The Oslo Cancer Cluster’s Widerberg expounds, “Each country wants to develop their own industry, but also needs to stand together. For example, if a US company wanted to use new innovative ways to work with health data in clinical studies, the Nordic countries would need to come together to present a unified offer, since each individual country’s population is too small to be really attractive. This is especially true for precision medicine, where you need a population base of at least 20 million. Our national strategies may not necessarily be perfectly aligned, but there is an understanding – strengthened by innovation centres such as Oslo Cancer Cluster – that the Nordic countries need to work together.”
However, Kyte reveals that there is still a long road to travel to achieve this collaborative future, despite initiatives like Nordic Nect, a pan-Nordic network for early cancer trials. “The Nordic region is not working well in terms of clinical trials, with the main problem the question of who covers travel expenses not covered by the trial itself,” he notes. “In some cases, the pharmaceutical companies cover everything, but in most cases, the hospital in either Sweden or Norway would have to cover some costs. Then there is also the problem of insurance, as insurance only covers patients in their own country.

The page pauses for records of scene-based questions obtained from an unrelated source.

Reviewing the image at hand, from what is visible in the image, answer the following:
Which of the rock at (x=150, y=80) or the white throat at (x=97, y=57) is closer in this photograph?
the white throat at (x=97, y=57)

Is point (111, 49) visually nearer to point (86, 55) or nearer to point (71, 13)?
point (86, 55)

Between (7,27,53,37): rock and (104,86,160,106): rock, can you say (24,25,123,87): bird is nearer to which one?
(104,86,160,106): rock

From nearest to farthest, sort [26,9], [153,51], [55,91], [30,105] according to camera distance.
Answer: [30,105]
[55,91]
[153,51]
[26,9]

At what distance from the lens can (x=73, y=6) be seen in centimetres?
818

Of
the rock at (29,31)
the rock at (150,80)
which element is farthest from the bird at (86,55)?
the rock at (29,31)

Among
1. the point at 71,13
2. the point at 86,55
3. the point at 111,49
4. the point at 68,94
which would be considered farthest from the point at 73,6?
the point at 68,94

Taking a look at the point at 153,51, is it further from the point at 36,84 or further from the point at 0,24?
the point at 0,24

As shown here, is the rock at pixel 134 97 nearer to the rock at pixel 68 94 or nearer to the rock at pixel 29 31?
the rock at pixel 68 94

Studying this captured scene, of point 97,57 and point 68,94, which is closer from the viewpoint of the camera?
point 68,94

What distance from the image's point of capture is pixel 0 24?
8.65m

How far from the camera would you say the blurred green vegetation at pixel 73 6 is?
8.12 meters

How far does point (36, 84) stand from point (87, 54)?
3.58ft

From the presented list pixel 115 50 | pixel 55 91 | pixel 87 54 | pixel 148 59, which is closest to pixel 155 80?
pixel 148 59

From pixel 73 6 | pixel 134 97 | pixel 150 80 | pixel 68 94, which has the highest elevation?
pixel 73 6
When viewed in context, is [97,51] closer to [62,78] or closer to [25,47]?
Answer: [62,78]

All of these questions are unanswered, and what usually happens is the patients never go to Sweden for that trial, because neither the doctor nor the patient has the time or energy to work out a special solution.”
Is Norway’s Time Nigh?
After years of focus on the oil and gas and fishing industries, healthcare research and innovation is now finally high on the Norwegian government’s priority list and looks set to stay there through the election year of 2021 and beyond. Norway has already proved itself to be a worthy contributor to global health via its prominent role in the foundation of various international organisations and, with the country less badly ravaged than some other European nations by the COVID-19 crisis, perhaps the time is nigh to finally catch up with its neighbours in promoting greater public-private sector collaboration and creating a truly conducive environment for access to innovation, translational research, and clinical trials.